═══ Entries provided ═══
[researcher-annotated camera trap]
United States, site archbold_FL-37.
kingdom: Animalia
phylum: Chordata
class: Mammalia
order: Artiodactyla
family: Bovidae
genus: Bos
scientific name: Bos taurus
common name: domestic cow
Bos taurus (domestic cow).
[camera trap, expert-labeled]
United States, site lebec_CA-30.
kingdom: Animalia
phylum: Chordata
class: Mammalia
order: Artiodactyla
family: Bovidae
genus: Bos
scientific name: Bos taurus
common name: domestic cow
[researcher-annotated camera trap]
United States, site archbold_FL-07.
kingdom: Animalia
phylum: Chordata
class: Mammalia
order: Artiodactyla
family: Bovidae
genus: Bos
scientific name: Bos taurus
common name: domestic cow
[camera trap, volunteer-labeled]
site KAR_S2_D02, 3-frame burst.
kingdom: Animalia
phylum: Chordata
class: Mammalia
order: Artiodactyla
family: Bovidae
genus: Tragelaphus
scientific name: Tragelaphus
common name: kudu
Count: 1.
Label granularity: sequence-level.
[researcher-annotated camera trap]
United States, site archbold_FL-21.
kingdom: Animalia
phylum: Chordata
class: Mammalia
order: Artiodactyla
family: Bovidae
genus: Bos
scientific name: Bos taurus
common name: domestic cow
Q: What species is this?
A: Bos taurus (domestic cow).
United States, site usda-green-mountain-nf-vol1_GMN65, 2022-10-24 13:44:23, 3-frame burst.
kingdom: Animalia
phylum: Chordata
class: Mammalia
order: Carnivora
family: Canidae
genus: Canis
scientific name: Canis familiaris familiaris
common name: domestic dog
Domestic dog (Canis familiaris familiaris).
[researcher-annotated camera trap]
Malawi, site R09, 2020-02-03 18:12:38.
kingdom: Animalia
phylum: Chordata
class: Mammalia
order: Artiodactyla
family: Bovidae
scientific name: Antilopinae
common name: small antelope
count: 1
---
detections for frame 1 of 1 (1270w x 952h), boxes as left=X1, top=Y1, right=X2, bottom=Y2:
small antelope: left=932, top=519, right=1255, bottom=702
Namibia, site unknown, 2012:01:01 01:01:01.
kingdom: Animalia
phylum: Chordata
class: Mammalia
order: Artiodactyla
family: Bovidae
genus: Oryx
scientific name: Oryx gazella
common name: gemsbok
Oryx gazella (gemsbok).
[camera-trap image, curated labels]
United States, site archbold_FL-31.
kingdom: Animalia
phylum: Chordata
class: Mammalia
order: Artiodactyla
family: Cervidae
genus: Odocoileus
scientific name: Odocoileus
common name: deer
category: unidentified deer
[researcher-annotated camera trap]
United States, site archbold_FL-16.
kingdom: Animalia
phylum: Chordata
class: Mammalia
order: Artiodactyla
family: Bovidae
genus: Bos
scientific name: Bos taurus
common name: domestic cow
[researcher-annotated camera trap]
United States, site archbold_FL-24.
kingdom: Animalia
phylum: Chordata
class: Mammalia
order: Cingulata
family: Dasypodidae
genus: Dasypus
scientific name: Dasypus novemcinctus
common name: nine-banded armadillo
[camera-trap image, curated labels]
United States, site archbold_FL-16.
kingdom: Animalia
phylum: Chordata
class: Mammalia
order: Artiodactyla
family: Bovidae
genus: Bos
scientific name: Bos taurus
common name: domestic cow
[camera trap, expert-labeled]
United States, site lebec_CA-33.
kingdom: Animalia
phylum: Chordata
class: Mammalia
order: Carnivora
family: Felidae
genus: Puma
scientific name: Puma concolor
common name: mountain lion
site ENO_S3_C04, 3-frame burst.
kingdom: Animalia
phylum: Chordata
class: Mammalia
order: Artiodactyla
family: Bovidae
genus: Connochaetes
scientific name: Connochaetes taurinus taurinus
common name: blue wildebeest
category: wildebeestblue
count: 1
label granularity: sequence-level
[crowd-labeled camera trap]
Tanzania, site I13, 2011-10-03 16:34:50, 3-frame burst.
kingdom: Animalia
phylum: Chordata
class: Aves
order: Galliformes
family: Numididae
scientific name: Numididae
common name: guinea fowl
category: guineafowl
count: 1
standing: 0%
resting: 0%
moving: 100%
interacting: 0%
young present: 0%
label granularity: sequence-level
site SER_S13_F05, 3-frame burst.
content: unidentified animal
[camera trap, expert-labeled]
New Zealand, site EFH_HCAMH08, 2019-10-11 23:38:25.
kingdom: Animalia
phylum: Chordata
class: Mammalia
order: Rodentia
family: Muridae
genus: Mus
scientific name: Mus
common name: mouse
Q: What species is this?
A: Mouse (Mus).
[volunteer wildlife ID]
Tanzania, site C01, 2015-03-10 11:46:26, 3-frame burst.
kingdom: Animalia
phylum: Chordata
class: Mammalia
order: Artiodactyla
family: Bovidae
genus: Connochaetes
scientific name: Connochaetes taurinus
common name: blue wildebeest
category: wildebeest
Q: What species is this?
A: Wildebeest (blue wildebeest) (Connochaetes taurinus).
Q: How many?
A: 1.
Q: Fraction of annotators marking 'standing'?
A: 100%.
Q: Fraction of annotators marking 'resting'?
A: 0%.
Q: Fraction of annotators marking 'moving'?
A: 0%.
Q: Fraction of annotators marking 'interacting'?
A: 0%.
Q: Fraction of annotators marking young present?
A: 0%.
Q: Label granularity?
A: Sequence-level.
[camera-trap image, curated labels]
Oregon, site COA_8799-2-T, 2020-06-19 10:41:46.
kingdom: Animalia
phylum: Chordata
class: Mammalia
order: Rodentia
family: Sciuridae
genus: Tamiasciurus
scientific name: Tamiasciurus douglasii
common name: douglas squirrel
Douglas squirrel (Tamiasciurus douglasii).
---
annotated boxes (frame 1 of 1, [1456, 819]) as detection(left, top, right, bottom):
═══
» Work to be completed
Exactly as they stand, restate all the lines of the listing.

» Output for this task
[researcher-annotated camera trap]
United States, site archbold_FL-37.
kingdom: Animalia
phylum: Chordata
class: Mammalia
order: Artiodactyla
family: Bovidae
genus: Bos
scientific name: Bos taurus
common name: domestic cow
Bos taurus (domestic cow).
[camera trap, expert-labeled]
United States, site lebec_CA-30.
kingdom: Animalia
phylum: Chordata
class: Mammalia
order: Artiodactyla
family: Bovidae
genus: Bos
scientific name: Bos taurus
common name: domestic cow
[researcher-annotated camera trap]
United States, site archbold_FL-07.
kingdom: Animalia
phylum: Chordata
class: Mammalia
order: Artiodactyla
family: Bovidae
genus: Bos
scientific name: Bos taurus
common name: domestic cow
[camera trap, volunteer-labeled]
site KAR_S2_D02, 3-frame burst.
kingdom: Animalia
phylum: Chordata
class: Mammalia
order: Artiodactyla
family: Bovidae
genus: Tragelaphus
scientific name: Tragelaphus
common name: kudu
Count: 1.
Label granularity: sequence-level.
[researcher-annotated camera trap]
United States, site archbold_FL-21.
kingdom: Animalia
phylum: Chordata
class: Mammalia
order: Artiodactyla
family: Bovidae
genus: Bos
scientific name: Bos taurus
common name: domestic cow
Q: What species is this?
A: Bos taurus (domestic cow).
United States, site usda-green-mountain-nf-vol1_GMN65, 2022-10-24 13:44:23, 3-frame burst.
kingdom: Animalia
phylum: Chordata
class: Mammalia
order: Carnivora
family: Canidae
genus: Canis
scientific name: Canis familiaris familiaris
common name: domestic dog
Domestic dog (Canis familiaris familiaris).
[researcher-annotated camera trap]
Malawi, site R09, 2020-02-03 18:12:38.
kingdom: Animalia
phylum: Chordata
class: Mammalia
order: Artiodactyla
family: Bovidae
scientific name: Antilopinae
common name: small antelope
count: 1
---
detections for frame 1 of 1 (1270w x 952h), boxes as left=X1, top=Y1, right=X2, bottom=Y2:
small antelope: left=932, top=519, right=1255, bottom=702
Namibia, site unknown, 2012:01:01 01:01:01.
kingdom: Animalia
phylum: Chordata
class: Mammalia
order: Artiodactyla
family: Bovidae
genus: Oryx
scientific name: Oryx gazella
common name: gemsbok
Oryx gazella (gemsbok).
[camera-trap image, curated labels]
United States, site archbold_FL-31.
kingdom: Animalia
phylum: Chordata
class: Mammalia
order: Artiodactyla
family: Cervidae
genus: Odocoileus
scientific name: Odocoileus
common name: deer
category: unidentified deer
[researcher-annotated camera trap]
United States, site archbold_FL-16.
kingdom: Animalia
phylum: Chordata
class: Mammalia
order: Artiodactyla
family: Bovidae
genus: Bos
scientific name: Bos taurus
common name: domestic cow
[researcher-annotated camera trap]
United States, site archbold_FL-24.
kingdom: Animalia
phylum: Chordata
class: Mammalia
order: Cingulata
family: Dasypodidae
genus: Dasypus
scientific name: Dasypus novemcinctus
common name: nine-banded armadillo
[camera-trap image, curated labels]
United States, site archbold_FL-16.
kingdom: Animalia
phylum: Chordata
class: Mammalia
order: Artiodactyla
family: Bovidae
genus: Bos
scientific name: Bos taurus
common name: domestic cow
[camera trap, expert-labeled]
United States, site lebec_CA-33.
kingdom: Animalia
phylum: Chordata
class: Mammalia
order: Carnivora
family: Felidae
genus: Puma
scientific name: Puma concolor
common name: mountain lion
site ENO_S3_C04, 3-frame burst.
kingdom: Animalia
phylum: Chordata
class: Mammalia
order: Artiodactyla
family: Bovidae
genus: Connochaetes
scientific name: Connochaetes taurinus taurinus
common name: blue wildebeest
category: wildebeestblue
count: 1
label granularity: sequence-level
[crowd-labeled camera trap]
Tanzania, site I13, 2011-10-03 16:34:50, 3-frame burst.
kingdom: Animalia
phylum: Chordata
class: Aves
order: Galliformes
family: Numididae
scientific name: Numididae
common name: guinea fowl
category: guineafowl
count: 1
standing: 0%
resting: 0%
moving: 100%
interacting: 0%
young present: 0%
label granularity: sequence-level
site SER_S13_F05, 3-frame burst.
content: unidentified animal
[camera trap, expert-labeled]
New Zealand, site EFH_HCAMH08, 2019-10-11 23:38:25.
kingdom: Animalia
phylum: Chordata
class: Mammalia
order: Rodentia
family: Muridae
genus: Mus
scientific name: Mus
common name: mouse
Q: What species is this?
A: Mouse (Mus).
[volunteer wildlife ID]
Tanzania, site C01, 2015-03-10 11:46:26, 3-frame burst.
kingdom: Animalia
phylum: Chordata
class: Mammalia
order: Artiodactyla
family: Bovidae
genus: Connochaetes
scientific name: Connochaetes taurinus
common name: blue wildebeest
category: wildebeest
Q: What species is this?
A: Wildebeest (blue wildebeest) (Connochaetes taurinus).
Q: How many?
A: 1.
Q: Fraction of annotators marking 'standing'?
A: 100%.
Q: Fraction of annotators marking 'resting'?
A: 0%.
Q: Fraction of annotators marking 'moving'?
A: 0%.
Q: Fraction of annotators marking 'interacting'?
A: 0%.
Q: Fraction of annotators marking young present?
A: 0%.
Q: Label granularity?
A: Sequence-level.
[camera-trap image, curated labels]
Oregon, site COA_8799-2-T, 2020-06-19 10:41:46.
kingdom: Animalia
phylum: Chordata
class: Mammalia
order: Rodentia
family: Sciuridae
genus: Tamiasciurus
scientific name: Tamiasciurus douglasii
common name: douglas squirrel
Douglas squirrel (Tamiasciurus douglasii).
---
annotated boxes (frame 1 of 1, [1456, 819]) as detection(left, top, right, bottom):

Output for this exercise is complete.